Ya sé a qué ciudad te refieres, aquella en que paseabas, donde se habla la misma lengua que en el país en que vivo yo. La ciudad en que también por los mismos motivos conociste muchas cafeterías de tu barrio.
Por cierto, qué coincidencia con Thomas Bernhard. Leí su novela "Holzfällen" también cuando mi nivel de alemán era mucho peor que el que tengo ahora y recuerdo sudar la gota gorda, pero al final lo conseguí. Un autor, si más no, controvertido en Austria: no quiso que sus obras se representaran aquí, además que muchos austríacos lo aborrecen porque era tan crítico con su propia sociedad. Por eso me gusta :-)
Del intérprete que nos propones, me quedo también con la pasión que desprende, creo que es la clave en toda actividad artística. Está claro cuando alguien está sintiendo y viviendo lo que hace, hasta querer convertirse en su propio piano, !qué grande!
Voy a buscar el libro de Bernhard en el amazon ya!

Registros de preguntas espaciales

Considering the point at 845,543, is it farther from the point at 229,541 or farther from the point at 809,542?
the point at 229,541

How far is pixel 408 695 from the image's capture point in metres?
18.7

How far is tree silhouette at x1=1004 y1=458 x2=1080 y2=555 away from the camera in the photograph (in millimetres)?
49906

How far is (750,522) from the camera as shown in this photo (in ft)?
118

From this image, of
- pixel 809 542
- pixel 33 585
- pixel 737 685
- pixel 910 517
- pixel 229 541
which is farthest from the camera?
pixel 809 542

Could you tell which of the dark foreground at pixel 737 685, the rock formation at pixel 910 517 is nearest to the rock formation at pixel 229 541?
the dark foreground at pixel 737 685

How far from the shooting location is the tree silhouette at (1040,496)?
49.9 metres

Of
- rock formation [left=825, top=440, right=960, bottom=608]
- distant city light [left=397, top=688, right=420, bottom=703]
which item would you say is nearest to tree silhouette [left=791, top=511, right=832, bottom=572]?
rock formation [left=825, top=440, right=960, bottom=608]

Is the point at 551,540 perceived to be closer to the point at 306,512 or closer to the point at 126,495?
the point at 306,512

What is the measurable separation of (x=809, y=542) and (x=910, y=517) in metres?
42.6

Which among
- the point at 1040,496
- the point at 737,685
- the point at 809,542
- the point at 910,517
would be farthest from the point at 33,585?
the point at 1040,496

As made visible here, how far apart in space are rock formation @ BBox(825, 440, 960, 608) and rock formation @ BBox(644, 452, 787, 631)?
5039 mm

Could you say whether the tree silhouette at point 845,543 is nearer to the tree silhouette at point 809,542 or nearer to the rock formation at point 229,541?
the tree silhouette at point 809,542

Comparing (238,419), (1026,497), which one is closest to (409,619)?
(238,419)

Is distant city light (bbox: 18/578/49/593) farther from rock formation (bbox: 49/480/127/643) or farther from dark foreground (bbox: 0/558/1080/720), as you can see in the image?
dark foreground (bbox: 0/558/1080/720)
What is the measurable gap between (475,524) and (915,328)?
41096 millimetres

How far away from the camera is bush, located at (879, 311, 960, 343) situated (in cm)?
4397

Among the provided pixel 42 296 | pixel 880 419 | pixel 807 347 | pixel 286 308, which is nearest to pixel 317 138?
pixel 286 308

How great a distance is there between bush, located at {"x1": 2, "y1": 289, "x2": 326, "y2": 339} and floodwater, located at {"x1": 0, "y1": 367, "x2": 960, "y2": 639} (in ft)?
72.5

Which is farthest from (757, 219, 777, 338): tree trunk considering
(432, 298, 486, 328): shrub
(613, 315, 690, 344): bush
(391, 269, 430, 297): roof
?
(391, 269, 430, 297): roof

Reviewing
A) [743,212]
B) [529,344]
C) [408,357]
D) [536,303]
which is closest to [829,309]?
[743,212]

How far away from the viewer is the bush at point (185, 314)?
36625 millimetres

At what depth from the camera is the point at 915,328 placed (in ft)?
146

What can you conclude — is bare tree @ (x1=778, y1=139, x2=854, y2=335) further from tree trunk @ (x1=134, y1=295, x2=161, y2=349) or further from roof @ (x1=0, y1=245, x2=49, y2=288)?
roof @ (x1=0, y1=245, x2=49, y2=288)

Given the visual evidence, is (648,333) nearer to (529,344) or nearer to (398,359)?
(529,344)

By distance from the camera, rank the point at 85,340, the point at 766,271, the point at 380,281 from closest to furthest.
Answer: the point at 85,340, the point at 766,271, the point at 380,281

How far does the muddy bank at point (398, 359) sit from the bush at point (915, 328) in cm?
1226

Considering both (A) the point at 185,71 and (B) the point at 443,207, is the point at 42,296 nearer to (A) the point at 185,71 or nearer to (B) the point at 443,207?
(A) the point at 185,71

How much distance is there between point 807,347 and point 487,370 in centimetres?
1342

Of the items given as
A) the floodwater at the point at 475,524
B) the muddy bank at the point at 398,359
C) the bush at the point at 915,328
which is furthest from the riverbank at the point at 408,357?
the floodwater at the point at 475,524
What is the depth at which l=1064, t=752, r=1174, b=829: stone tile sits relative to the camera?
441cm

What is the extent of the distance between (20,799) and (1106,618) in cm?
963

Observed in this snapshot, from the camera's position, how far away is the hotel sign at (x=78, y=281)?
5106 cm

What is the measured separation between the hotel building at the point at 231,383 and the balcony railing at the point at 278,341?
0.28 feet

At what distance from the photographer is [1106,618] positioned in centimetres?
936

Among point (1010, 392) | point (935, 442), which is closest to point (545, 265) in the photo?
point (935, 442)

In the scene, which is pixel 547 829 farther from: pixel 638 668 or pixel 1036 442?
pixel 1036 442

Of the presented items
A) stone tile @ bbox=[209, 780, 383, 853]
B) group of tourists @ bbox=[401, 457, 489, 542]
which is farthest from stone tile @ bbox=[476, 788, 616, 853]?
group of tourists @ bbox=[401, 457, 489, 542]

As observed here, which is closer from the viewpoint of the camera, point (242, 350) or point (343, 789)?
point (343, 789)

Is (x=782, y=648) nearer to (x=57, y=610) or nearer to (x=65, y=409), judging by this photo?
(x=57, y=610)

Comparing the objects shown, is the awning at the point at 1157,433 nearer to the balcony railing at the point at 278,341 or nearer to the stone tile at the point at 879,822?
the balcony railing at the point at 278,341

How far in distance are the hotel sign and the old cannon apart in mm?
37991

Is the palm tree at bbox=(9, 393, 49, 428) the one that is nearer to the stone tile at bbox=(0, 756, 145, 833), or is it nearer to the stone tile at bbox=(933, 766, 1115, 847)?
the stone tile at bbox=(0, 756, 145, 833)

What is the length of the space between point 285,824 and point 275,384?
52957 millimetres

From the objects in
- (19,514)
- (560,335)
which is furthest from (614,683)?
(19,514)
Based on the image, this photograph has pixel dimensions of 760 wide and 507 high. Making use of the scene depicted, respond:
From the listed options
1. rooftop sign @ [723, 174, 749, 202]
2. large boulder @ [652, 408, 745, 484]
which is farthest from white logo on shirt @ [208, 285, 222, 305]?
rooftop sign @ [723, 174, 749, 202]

> **Consignas**
(a) Enumera lo que el texto sobre Thomas Bernhard afirma acerca de este autor.
(b) Según el texto sobre Thomas Bernhard, ¿qué es la clave en toda actividad artística?
(c) Por favor, prosigue el texto sobre Thomas Bernhard a partir de su última oración.

> **Respuestas por tarea**
(a)
- Escribió la novela "Holzfällen".
- Es un autor controvertido en Austria.
- No quiso que sus obras se representaran en Austria.
- Muchos austríacos lo aborrecen.
- Era muy crítico con su propia sociedad.

(b) La pasión.

(c)
Un beso
Querida Dona, mi ignorancia en este terreno es también mucha y si en aquella época de mi vida tuve ocasión de conocer a Glenn Gould fue gracias a la existencia de alguien que me lo presentó. Así que me alegro mucho de haber jugado yo ahora ese mismo papel en tu vida y que hayas podido disfrutar en esa tarde gris de Viena –aquí también anda bastante gris- de este prodigio de la música que son las Variaciones Goldberg interpretadas por Glenn Gould.
La verdad es que no se trata de la misma ciudad a la que te refieres y de la que hablé en tu blog en otra ocasión. Esto fue mucho antes, de hecho mi primer contacto prolongado con Alemania gracias a una Erasmus, y por desgracia no tenía yo entonces dinero ni para demorarme por las cafeterías del lugar. Tenía que conformarme con el walkman y unas cuantas cintas que me había llevado. Motivo también por el que llegara a escuchar tan recurrentemente esta obra de Bach. No tenía tanto donde elegir ;)
“El malogrado” fue la primera obra de Bernhard que leí y después le siguieron algunas más. Sin embargo, creo que ninguna me ha llegado tanto con ésa. No sé si por la avidez con la que la leí por el hecho de aparecer en ella Glenn Gould, o algo tendrá que ver su calidad literaria frente a otras. No me extraña que, como dices, se trate de un autor controvertido en Austria. Creo que jamás le he leído una palabra amable ni sobre ella ni sobre los austríacos. Y menudas lindezas dedica a Salzburgo y a sus habitantes en esta otra novela, jajaja. Tú que vives allí sabrás apreciar mejor si en algo tiene razón o no.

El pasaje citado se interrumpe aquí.